Kaufman Astoria Studios Sound Stages
Established in 1920, Kaufman Astoria Studios was the original home of Paramount Pictures and the location for the production of over 100 silent films. The historic movie studio is the largest film and television production center in New York and home to NYC’s only backlot. Today, hit movies, television shows, and on-demand series are produced inside Kaufman Astoria Studios’ 500,000 square feet of sound stages, production offices and service space, including Netflix’s Orange is the New Black, Showtime’s Nurse Jackie, and Sesame Street, to name a few. Film productions have included Men in Black 3, the Bourne Legacy, and the Secret Life of Walter Mitty.
ONStage Building
In 2020, the ONStage facility was added to the legendary campus. The new building directly adjacent to the studio backlot, contains state-of-the-art soundstage facilities on the first floor and three additional stories reserved for office space. McLaren Engineering Group provided structural and geotechnical engineering design services for the entire ONStage building including the two sound stages which increased the campus’s stage space by 25 percent.
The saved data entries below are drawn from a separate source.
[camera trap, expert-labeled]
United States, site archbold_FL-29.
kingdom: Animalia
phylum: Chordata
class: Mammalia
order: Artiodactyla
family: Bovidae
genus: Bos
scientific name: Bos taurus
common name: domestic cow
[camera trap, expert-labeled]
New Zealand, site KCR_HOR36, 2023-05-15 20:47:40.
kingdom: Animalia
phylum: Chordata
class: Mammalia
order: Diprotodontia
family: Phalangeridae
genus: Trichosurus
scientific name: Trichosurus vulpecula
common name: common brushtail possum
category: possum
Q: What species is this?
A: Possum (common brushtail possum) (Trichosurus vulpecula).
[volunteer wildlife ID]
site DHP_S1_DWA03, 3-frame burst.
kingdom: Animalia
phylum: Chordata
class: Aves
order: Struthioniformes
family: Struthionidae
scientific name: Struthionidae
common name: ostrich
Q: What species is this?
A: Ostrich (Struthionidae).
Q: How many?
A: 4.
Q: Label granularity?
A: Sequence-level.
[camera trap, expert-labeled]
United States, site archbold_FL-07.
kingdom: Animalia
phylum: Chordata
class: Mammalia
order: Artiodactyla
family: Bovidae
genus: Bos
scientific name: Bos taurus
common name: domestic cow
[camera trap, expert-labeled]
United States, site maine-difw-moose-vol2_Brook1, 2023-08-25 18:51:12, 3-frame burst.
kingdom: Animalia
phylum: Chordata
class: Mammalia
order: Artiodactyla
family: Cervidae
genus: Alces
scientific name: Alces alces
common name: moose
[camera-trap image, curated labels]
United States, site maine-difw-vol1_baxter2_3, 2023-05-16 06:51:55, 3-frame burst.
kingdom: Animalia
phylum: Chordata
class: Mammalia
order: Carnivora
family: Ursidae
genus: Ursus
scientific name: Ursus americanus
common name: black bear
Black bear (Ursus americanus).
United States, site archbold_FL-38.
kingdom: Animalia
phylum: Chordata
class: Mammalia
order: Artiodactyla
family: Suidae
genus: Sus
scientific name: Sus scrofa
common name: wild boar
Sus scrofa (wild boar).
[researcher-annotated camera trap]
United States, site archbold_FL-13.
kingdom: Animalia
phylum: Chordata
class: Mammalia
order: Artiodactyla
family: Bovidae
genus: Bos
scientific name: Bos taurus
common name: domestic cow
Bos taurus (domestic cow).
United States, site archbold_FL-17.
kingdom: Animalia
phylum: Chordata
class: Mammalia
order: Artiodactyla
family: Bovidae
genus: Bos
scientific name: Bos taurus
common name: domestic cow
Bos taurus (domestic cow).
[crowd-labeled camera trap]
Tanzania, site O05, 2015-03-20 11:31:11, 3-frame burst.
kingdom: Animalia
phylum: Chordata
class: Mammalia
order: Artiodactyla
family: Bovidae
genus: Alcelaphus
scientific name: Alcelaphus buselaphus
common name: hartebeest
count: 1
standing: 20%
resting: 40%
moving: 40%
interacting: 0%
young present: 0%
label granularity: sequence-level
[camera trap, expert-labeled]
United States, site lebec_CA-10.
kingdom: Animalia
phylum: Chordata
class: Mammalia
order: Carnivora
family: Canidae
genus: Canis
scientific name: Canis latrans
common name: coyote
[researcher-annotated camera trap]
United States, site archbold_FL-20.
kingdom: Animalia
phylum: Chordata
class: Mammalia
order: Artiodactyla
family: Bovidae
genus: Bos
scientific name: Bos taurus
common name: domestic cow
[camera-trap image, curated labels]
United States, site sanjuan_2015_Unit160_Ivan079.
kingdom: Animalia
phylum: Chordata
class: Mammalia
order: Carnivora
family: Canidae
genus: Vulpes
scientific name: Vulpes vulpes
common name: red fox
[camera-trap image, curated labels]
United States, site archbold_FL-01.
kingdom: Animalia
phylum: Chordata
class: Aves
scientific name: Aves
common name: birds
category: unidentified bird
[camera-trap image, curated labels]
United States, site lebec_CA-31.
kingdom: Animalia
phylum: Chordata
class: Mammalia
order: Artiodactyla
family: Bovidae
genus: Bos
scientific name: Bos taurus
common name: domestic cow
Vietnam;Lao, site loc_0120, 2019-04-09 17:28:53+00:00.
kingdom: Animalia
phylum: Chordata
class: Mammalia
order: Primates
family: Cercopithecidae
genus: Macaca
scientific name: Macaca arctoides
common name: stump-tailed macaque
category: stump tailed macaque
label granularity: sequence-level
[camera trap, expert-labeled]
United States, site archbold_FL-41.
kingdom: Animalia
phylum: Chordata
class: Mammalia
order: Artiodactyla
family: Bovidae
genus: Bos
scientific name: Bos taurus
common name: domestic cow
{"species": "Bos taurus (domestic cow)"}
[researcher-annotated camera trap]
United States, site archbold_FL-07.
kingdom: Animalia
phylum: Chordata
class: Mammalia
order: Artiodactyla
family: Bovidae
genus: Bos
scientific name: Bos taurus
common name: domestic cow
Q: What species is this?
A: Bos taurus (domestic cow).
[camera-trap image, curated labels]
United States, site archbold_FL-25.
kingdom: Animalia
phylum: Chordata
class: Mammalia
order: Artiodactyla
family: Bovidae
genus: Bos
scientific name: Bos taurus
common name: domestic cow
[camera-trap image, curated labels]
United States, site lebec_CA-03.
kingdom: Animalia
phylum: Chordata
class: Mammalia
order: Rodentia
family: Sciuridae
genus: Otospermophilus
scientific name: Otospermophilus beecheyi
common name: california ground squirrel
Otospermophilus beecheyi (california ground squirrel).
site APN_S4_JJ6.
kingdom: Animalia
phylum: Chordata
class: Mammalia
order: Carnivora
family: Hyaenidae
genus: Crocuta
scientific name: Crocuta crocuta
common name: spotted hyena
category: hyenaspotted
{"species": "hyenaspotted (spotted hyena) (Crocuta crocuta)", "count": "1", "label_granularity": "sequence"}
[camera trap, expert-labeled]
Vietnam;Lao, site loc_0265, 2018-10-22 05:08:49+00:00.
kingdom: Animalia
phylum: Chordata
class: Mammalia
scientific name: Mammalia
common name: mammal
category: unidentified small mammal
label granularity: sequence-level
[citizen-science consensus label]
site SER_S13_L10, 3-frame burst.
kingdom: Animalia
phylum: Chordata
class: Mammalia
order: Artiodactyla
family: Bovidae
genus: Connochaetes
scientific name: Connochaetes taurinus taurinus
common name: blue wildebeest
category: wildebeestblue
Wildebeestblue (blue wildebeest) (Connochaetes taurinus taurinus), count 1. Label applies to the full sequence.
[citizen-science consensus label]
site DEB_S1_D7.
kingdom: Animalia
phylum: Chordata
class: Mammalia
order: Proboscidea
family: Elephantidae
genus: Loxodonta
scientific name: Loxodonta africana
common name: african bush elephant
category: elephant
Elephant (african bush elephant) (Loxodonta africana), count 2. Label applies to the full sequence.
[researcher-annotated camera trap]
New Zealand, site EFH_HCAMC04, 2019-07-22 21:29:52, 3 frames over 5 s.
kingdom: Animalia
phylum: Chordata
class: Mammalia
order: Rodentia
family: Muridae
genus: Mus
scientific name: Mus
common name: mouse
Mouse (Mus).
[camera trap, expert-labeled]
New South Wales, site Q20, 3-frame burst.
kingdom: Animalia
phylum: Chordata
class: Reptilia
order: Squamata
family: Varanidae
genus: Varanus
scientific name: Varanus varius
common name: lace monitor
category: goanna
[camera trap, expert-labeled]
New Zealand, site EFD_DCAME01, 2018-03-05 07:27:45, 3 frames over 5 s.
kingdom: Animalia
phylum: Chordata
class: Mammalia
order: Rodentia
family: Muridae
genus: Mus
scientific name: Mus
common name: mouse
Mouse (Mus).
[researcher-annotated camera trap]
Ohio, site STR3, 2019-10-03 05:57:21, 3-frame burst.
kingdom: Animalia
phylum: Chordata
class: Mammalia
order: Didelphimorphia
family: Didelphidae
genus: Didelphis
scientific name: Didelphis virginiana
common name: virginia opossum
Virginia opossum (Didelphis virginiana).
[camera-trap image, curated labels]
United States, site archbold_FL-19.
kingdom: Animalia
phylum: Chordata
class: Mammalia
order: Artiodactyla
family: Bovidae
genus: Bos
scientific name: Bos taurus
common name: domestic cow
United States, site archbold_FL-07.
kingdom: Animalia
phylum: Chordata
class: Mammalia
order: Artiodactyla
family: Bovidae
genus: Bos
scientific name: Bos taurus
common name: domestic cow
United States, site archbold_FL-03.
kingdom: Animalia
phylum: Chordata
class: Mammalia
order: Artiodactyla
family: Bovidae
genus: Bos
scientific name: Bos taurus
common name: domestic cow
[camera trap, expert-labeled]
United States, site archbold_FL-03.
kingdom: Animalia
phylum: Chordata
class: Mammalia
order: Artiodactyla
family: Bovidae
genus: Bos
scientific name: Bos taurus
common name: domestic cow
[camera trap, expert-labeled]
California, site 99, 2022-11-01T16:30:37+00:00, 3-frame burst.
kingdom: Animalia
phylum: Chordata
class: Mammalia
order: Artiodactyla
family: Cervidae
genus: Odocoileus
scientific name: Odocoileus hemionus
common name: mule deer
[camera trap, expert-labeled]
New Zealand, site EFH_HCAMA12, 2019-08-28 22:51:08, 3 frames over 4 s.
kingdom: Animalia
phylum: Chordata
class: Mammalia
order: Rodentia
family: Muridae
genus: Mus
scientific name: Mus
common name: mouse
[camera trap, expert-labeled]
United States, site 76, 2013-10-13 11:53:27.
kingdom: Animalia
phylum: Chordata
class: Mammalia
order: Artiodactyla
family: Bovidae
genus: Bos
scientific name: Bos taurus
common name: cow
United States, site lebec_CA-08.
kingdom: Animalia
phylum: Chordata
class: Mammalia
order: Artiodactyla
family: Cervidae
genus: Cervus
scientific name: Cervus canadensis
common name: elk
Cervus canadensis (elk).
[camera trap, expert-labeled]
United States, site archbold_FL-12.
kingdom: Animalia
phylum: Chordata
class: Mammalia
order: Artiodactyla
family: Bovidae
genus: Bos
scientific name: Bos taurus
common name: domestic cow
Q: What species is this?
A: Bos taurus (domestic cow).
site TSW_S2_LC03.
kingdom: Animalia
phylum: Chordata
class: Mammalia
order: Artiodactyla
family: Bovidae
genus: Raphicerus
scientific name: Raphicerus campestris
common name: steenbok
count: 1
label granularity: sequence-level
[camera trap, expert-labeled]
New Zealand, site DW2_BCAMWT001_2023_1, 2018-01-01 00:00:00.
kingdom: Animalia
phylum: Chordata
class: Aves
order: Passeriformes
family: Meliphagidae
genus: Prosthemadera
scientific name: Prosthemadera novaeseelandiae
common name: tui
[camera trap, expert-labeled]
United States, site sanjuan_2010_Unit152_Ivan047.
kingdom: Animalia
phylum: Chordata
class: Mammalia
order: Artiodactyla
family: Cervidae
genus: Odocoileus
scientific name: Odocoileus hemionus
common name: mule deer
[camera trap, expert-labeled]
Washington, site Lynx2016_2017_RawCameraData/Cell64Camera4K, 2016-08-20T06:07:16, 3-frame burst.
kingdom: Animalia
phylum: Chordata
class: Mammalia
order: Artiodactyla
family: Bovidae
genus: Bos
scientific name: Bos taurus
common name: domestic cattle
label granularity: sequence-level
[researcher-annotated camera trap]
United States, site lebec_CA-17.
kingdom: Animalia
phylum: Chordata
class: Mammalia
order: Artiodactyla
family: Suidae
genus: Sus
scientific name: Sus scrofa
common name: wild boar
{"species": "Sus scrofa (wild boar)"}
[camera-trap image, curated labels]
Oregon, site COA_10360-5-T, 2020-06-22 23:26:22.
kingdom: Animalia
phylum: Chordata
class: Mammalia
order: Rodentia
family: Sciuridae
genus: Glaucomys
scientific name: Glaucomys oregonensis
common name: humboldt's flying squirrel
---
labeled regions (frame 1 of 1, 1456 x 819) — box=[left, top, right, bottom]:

This L-shaped 4-story building was developed with a hybrid lateral structural system to eliminate structural cross-bracing at the stage level, opening up the use of stage walls for production companies. It was constructed using a structural steel frame braced laterally by solid grout-filled CMU shear walls from grade to the 2nd floor and moment frames from floors 2 through 4.
The ON Stage building was designed without a conventional gridiron. The structural steel above the stage floor was designed with rigging points welded to beams and girders at regular intervals to provide production companies flexible attachment locations to support their lighting and set arrangements. This also reduced the building height by approximately 8-feet had a convention grid iron been used, thus providing additional office space within the zoning height restrictions.
Additionally, composite hybrid steel build-up plate girders were utilized to accommodate strength and serviceability demands while supporting the architectural program for the new Stages. These large structural members cantilevered beyond the new foundation walls adjacent to Stage K (engineered by McLaren in 2010) to transfer the loads away from the existing shallow foundations which were supported by sensitive soils. Second floor framing required field splicing of 38” deep rolled steel framing to span over the Stages while supporting the production office spaces.